Output the listing exactly as written, apart from its pictures.
------
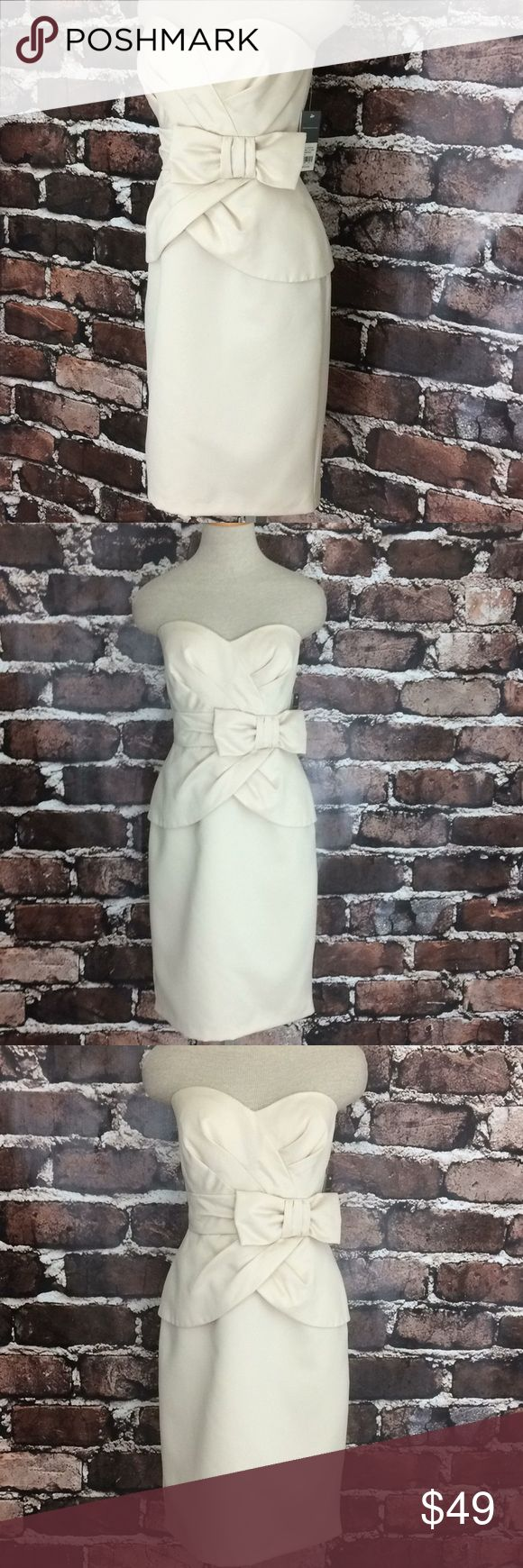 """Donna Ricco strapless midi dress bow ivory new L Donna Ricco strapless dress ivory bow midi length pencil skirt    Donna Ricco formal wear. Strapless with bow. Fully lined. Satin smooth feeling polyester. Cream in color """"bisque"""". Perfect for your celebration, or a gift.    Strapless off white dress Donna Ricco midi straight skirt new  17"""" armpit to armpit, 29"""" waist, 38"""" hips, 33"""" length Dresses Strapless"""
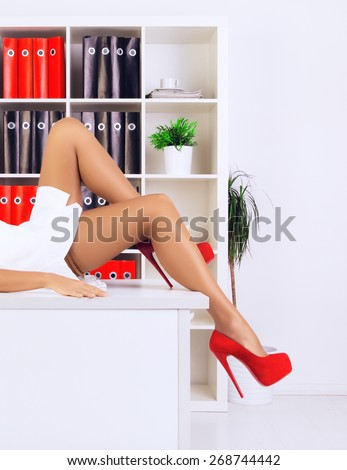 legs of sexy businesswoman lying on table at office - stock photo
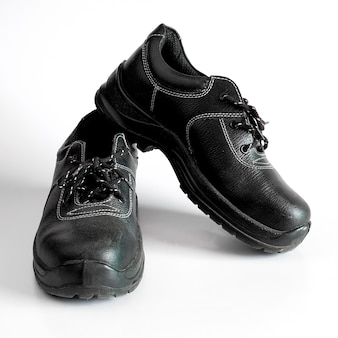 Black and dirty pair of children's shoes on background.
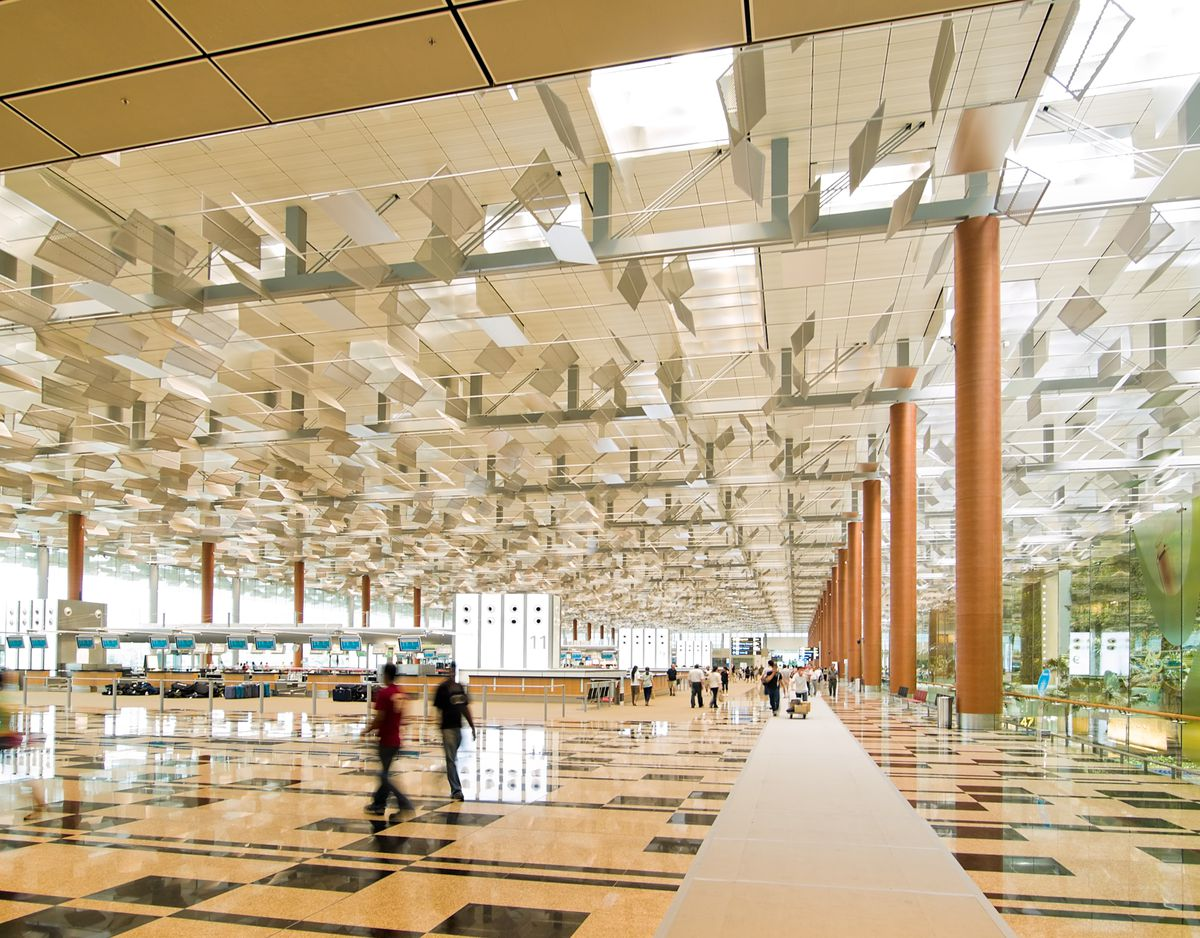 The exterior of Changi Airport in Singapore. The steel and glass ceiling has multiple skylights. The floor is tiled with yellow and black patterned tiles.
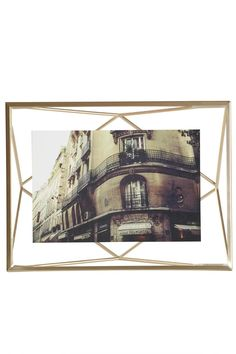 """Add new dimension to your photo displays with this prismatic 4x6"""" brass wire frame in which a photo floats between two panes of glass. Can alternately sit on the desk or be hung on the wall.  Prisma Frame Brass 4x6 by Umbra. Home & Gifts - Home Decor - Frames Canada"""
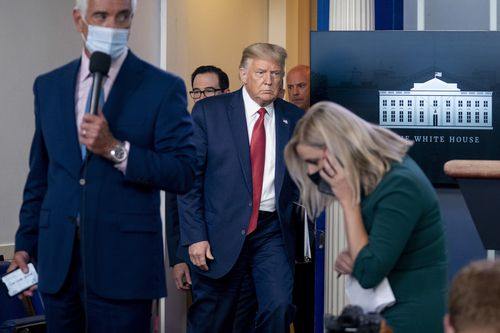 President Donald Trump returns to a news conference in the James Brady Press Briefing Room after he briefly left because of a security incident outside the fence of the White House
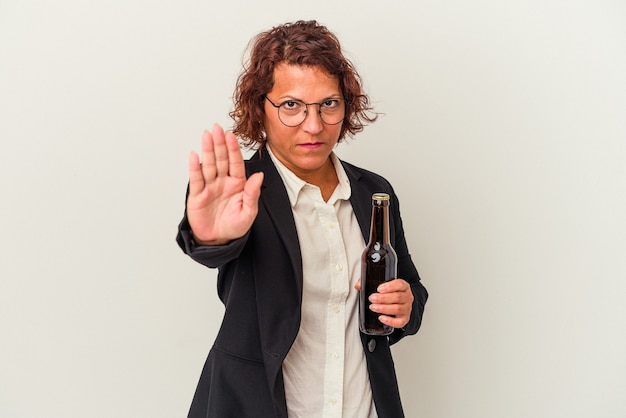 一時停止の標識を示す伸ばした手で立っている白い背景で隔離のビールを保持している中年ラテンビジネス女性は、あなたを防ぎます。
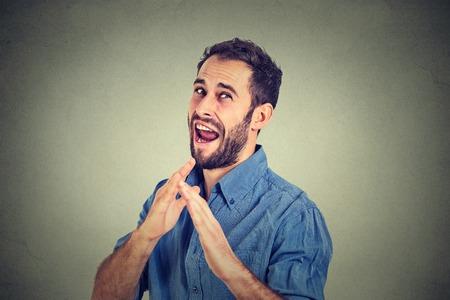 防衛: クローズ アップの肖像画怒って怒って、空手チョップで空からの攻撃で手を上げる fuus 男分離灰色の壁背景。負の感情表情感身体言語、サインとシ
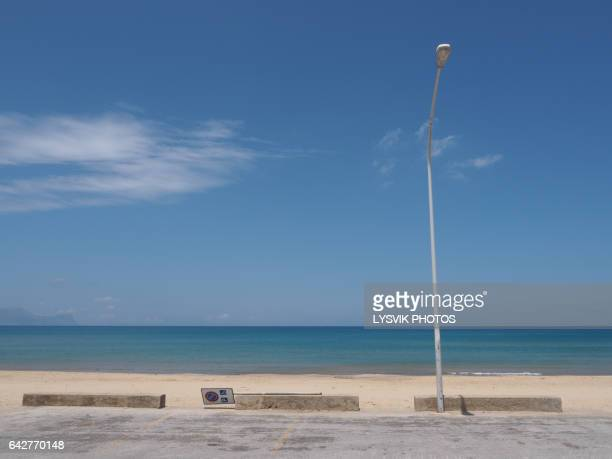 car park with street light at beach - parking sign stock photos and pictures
------
▶ TASK RESULT:
 """Donna Ricco strapless midi dress bow ivory new L Donna Ricco strapless dress ivory bow midi length pencil skirt    Donna Ricco formal wear. Strapless with bow. Fully lined. Satin smooth feeling polyester. Cream in color """"bisque"""". Perfect for your celebration, or a gift.    Strapless off white dress Donna Ricco midi straight skirt new  17"""" armpit to armpit, 29"""" waist, 38"""" hips, 33"""" length Dresses Strapless"""
 legs of sexy businesswoman lying on table at office - stock photo
 Black and dirty pair of children's shoes on background.
 The exterior of Changi Airport in Singapore. The steel and glass ceiling has multiple skylights. The floor is tiled with yellow and black patterned tiles.
 """Add new dimension to your photo displays with this prismatic 4x6"""" brass wire frame in which a photo floats between two panes of glass. Can alternately sit on the desk or be hung on the wall.  Prisma Frame Brass 4x6 by Umbra. Home & Gifts - Home Decor - Frames Canada"""
 President Donald Trump returns to a news conference in the James Brady Press Briefing Room after he briefly left because of a security incident outside the fence of the White House
 一時停止の標識を示す伸ばした手で立っている白い背景で隔離のビールを保持している中年ラテンビジネス女性は、あなたを防ぎます。
 防衛: クローズ アップの肖像画怒って怒って、空手チョップで空からの攻撃で手を上げる fuus 男分離灰色の壁背景。負の感情表情感身体言語、サインとシ
 car park with street light at beach - parking sign stock photos and pictures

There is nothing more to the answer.